* **EXERCISE AIM**: Output, with no changes, the span of lines that opens with the line containing "In the picture, which" and closes with the last line.

* **GIVEN DATA**:
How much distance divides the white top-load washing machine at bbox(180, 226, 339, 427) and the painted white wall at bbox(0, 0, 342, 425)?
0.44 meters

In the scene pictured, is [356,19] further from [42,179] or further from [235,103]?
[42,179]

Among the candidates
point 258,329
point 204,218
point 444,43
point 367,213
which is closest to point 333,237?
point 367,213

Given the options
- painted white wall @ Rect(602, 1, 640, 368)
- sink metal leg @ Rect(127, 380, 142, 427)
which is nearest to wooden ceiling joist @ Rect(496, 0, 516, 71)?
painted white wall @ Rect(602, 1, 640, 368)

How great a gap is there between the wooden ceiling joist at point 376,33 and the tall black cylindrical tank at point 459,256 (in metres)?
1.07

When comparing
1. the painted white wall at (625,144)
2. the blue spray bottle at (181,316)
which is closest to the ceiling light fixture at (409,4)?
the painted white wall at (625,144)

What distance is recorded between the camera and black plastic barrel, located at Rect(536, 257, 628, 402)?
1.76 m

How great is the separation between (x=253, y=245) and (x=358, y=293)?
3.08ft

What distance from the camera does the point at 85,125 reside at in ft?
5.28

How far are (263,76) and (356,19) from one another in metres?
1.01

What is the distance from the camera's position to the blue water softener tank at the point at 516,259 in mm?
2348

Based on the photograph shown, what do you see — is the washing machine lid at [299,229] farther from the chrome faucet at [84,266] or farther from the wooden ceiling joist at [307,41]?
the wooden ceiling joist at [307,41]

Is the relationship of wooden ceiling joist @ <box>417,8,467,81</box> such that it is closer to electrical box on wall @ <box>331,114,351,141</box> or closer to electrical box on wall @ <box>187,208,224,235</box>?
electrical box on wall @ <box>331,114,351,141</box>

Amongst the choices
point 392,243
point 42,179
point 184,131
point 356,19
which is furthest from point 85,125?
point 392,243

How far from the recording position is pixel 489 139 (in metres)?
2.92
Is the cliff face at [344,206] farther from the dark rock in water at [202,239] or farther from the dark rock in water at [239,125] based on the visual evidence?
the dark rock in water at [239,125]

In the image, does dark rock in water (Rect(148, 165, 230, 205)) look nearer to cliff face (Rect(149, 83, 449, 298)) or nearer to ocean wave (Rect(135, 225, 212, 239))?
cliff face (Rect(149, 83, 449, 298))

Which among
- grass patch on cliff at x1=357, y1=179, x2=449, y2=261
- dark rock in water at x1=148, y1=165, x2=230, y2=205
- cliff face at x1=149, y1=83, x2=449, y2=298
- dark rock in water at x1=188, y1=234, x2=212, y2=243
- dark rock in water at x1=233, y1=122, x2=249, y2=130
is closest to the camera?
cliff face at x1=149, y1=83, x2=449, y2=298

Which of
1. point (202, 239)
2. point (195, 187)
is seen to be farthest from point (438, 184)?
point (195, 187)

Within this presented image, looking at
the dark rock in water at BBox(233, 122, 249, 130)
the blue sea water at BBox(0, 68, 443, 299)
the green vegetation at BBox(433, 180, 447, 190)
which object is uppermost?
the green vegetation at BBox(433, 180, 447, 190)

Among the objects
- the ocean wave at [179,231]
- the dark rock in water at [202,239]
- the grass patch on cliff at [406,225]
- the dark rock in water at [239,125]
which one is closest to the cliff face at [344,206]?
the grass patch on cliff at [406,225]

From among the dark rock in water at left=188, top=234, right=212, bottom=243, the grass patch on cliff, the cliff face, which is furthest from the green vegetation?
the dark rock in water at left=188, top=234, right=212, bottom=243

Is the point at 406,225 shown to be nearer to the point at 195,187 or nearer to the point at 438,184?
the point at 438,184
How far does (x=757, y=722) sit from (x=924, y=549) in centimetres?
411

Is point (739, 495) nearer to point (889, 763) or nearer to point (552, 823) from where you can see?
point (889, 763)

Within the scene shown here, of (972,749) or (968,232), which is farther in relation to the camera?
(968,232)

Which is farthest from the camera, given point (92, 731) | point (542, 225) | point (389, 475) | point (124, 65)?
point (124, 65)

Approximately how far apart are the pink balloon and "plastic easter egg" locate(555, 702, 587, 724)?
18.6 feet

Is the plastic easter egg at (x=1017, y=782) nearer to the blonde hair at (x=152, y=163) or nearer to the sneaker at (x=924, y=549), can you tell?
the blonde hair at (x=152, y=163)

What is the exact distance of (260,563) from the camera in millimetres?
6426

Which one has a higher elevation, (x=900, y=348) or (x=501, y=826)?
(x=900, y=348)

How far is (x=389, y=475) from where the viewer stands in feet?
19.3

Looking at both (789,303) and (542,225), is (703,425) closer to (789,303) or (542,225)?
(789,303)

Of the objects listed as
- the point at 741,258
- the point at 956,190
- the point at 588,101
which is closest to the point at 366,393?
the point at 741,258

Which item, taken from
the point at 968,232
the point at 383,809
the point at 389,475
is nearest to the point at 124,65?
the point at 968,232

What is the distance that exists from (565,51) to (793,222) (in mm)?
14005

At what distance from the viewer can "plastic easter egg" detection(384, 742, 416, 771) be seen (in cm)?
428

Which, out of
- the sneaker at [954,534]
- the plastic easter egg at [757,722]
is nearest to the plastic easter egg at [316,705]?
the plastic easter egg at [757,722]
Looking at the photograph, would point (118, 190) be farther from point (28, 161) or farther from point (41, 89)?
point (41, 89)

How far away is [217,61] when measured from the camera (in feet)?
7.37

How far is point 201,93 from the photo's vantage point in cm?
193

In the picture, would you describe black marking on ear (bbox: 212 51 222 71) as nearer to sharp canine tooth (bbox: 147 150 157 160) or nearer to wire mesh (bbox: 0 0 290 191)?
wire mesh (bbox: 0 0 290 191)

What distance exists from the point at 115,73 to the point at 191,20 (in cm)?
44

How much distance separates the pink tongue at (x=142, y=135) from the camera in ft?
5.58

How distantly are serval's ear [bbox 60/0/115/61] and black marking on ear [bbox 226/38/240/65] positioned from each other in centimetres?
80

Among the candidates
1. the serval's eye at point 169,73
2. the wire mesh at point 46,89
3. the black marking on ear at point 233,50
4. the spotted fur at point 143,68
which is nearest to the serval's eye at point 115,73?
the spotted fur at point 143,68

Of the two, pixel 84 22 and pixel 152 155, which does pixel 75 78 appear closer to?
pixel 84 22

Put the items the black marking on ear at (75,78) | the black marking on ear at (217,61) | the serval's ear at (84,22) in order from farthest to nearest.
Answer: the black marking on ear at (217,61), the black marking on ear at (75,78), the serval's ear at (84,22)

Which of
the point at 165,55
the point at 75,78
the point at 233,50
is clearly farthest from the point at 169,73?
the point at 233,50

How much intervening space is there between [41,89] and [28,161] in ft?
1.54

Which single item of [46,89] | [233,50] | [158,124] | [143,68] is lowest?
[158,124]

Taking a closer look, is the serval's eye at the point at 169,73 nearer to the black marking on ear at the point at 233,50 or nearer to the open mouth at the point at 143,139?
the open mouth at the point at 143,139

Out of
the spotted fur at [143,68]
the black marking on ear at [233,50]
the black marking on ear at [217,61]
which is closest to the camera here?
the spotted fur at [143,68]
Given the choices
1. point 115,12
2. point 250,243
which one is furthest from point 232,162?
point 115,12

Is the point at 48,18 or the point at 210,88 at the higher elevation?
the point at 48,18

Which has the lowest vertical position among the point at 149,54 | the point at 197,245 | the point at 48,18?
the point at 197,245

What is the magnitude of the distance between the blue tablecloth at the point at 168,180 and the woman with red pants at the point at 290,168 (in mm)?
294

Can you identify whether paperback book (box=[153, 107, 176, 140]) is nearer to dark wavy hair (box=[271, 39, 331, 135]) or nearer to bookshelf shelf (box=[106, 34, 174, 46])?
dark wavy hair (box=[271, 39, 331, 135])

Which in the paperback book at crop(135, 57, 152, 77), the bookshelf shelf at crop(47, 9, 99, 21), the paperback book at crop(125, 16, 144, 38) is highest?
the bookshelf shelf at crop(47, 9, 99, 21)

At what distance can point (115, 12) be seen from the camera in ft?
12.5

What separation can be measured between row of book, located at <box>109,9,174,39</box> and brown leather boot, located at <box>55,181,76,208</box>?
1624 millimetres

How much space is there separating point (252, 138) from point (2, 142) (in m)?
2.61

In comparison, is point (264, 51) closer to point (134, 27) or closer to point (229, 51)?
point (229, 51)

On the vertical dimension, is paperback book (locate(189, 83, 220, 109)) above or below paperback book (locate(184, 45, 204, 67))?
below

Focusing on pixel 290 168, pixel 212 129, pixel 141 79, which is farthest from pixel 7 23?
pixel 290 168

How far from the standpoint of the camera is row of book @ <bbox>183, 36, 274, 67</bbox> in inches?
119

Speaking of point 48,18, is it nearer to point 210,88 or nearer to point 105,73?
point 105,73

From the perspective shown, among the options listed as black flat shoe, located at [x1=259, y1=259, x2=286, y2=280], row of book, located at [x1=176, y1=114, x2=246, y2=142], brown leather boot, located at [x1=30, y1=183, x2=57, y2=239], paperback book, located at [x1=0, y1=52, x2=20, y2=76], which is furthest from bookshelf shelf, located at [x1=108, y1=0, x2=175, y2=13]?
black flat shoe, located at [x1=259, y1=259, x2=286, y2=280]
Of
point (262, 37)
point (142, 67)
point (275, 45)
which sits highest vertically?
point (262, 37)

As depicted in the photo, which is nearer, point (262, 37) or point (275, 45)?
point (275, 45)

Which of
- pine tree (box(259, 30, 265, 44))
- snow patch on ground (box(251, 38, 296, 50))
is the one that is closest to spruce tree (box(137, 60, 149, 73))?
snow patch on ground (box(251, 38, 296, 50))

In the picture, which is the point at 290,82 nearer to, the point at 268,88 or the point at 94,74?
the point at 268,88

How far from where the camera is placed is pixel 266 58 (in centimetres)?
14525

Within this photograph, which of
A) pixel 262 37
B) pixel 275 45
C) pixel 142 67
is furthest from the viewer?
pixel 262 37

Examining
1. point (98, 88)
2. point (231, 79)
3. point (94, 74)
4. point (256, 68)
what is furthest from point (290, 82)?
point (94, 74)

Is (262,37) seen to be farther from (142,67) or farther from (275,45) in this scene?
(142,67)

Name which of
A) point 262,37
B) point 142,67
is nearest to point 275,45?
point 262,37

* **SOLUTION TO THIS PROBLEM**:
In the picture, which is the point at 290,82 nearer to, the point at 268,88 or the point at 94,74?
the point at 268,88

How far from where the camera is placed is pixel 266 58 (in centimetres)?
14525

Within this photograph, which of
A) pixel 262 37
B) pixel 275 45
C) pixel 142 67
is furthest from the viewer?
pixel 262 37

Examining
1. point (98, 88)
2. point (231, 79)
3. point (94, 74)
4. point (256, 68)
what is furthest from point (290, 82)?
point (94, 74)

Is (262,37) seen to be farther from (142,67) or farther from (275,45) in this scene?
(142,67)

Name which of
A) point 262,37
B) point 142,67
is nearest to point 275,45?
point 262,37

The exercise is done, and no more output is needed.